In an attempt to tackle this situation, Cancer Research and the UK Health Forum have called for a 20 per cent tax on sugary drinks, as well as a ban on junk food adverts on television before 9pm and new targets for reducing the amount of fat and sugar in food. They say the tax would prevent 3.7 million people from becoming obese and save the NHS £10m by the year 2025. Jamie Oliver supports it and says that if the Government does not agree he will “go Ninja” on David Cameron and campaign to unseat the Tories as soon as possible (although he threatened something similar with Labour and never got his nunchucks out).
Not surprisingly, senior Tories have said they are not going to have their health policy dictated by a celebrity chef. And although the Prime Minister and the Health Secretary, Jeremy Hunt, have shown support for a sugar tax in the past, it may not be in the childhood obesity plan.
There are doubts about whether it works and is fair. Middle-class families won’t balk at an extra 14p on a can of Coke at Waitrose; they’ll pay it anyway. But the poor will be penalised for wanting the same.
Meanwhile, the companies that peddle sugary snacks are well placed to take advantage of this crisis. Unilever, for example, has promised to cut the size of single servings of ice creams such as Magnum and Cornetto, but what’s the betting the price will stay the same, or go down and creep back up again? Boxes of Quality Street and Cadbury’s Roses have shrunk in recent years, but the prices have not.
Click HERE for larger annotated version of the graphic
The thinking is so muddled. The NHS is to slap its own tax on sugary drinks for sale in hospitals and health centres, raising up to £40m. But if they’re that bad, why not ban them? Because there’s a buck to be made.
We seem unwilling to wean ourselves off sugar, somehow regarding it as an essential part of modern life, as smoking once was. That took an age to change. Lucky Seven cigarettes were being sold as “cleaner, fresher, smoother” in the mid-Fifties when the first large-scale study linking smoking to lung cancer was published. It was not until 1971 that the government slapped health warnings on all cigarette packets sold in Britain.
The evidence that smoking kills mounted during the following decades until passive smoking was also accepted as a cause of lung cancer and heart disease in the late Nineties. By then tobacco companies were being sued for millions by people who had been made sick or left bereaved by smoking.
Finally, half a century after we first knew smoking was bad for us, it was banned from public places in England in 2007.

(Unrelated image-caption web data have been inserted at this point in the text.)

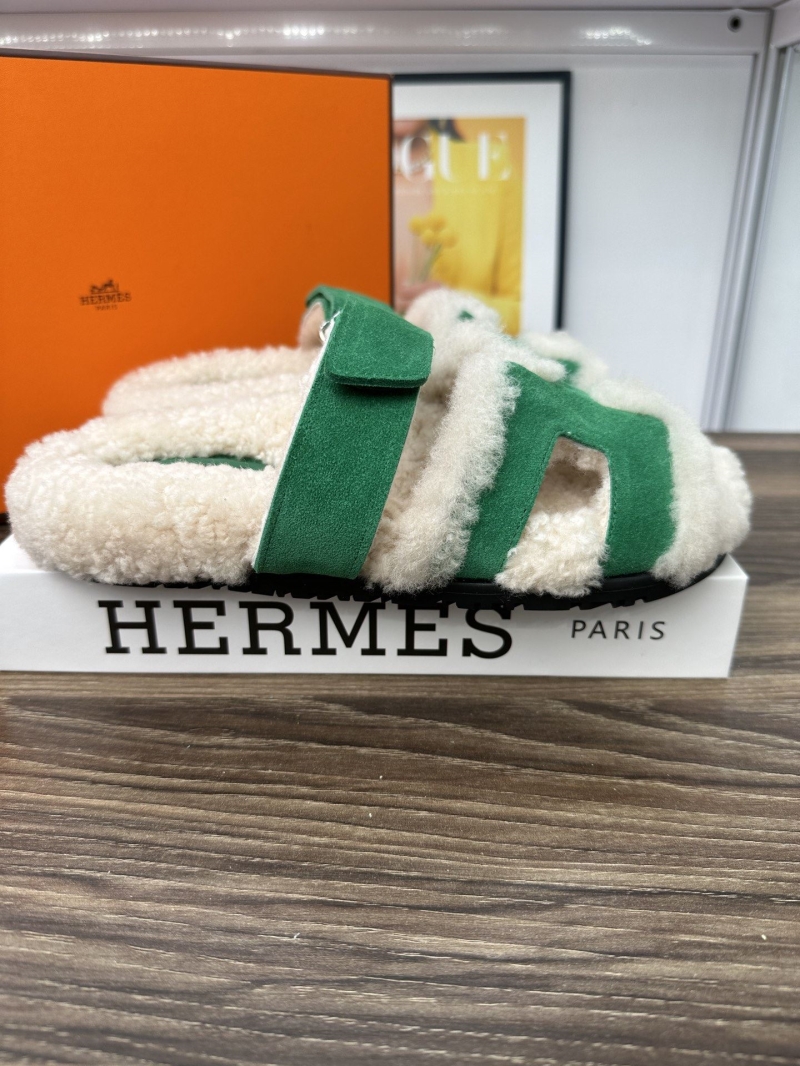 Hermes Slippers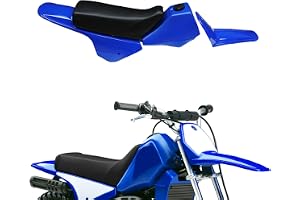 Stänkskyddssats i ABS-plast för Yamaha PW80 PW 80, komplett sats, skydd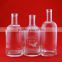 Wholesale custom hennessynesd bottle 700ml aluminum cap bottles brandy glass bottles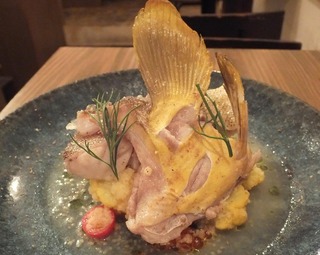 ハタの白ワイン蒸し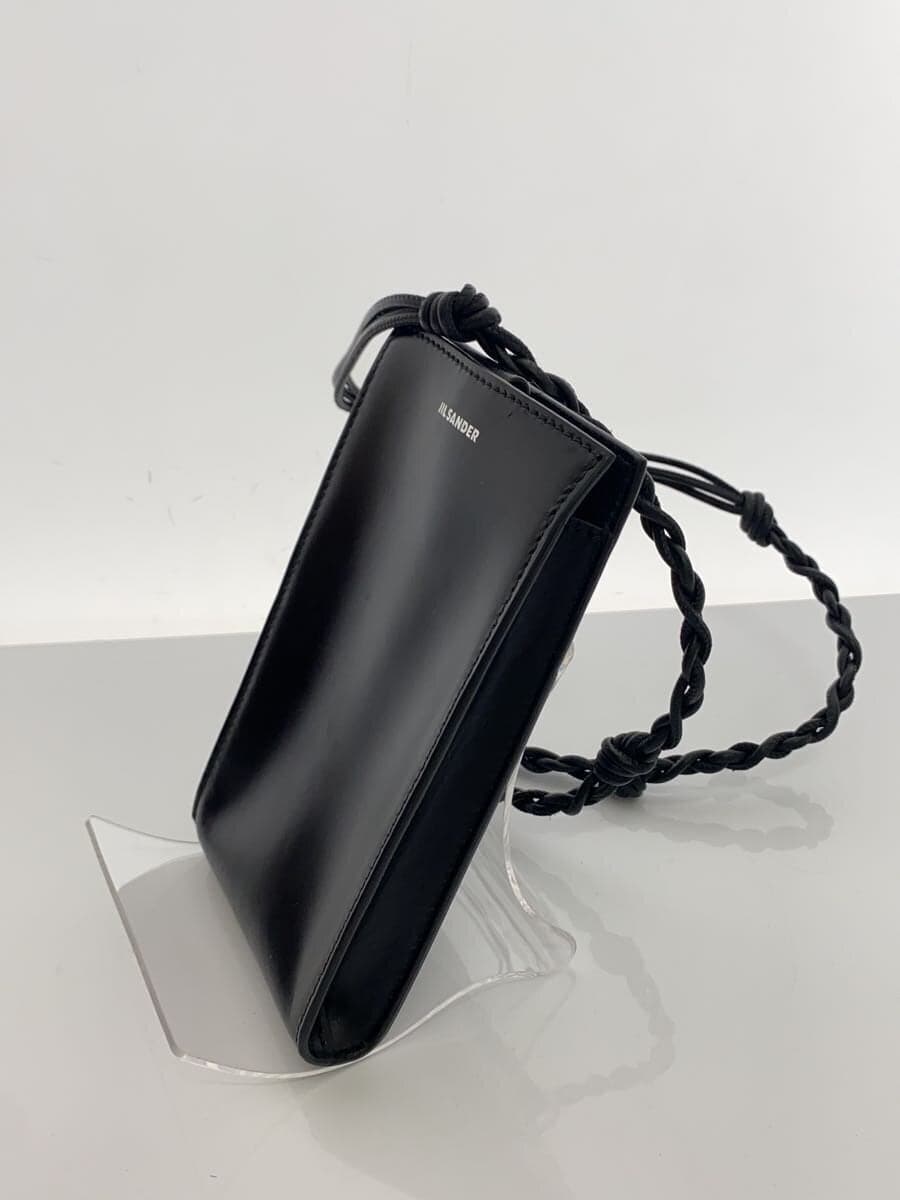 JIL SANDER Bag Leather BLK Solid 2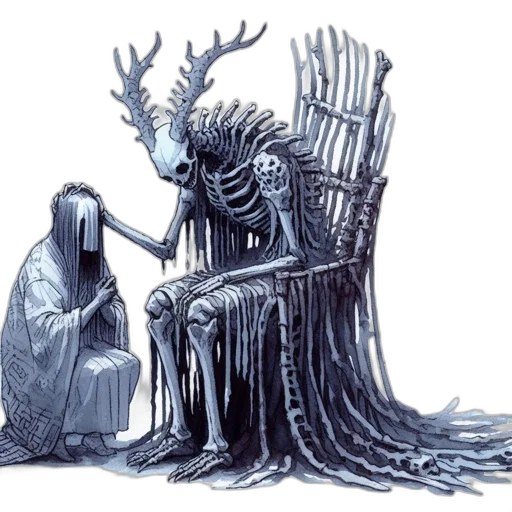 crown, creature, furniture, dress transparent PNG cut-out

With sugar, it is even easier for the Government to push the problem on to the next generation. We’re going to stop the kids getting fat, ministers say, when in fact it is the adults here and now that are affected. Ministers, health advisers, doctors, millions of us eating far more sugar than we should be. Personally, it feels like a matter of life and death. We waited half a century to give up fags, but there is no excuse with sugar. We know it’s killing us. This has to stop now.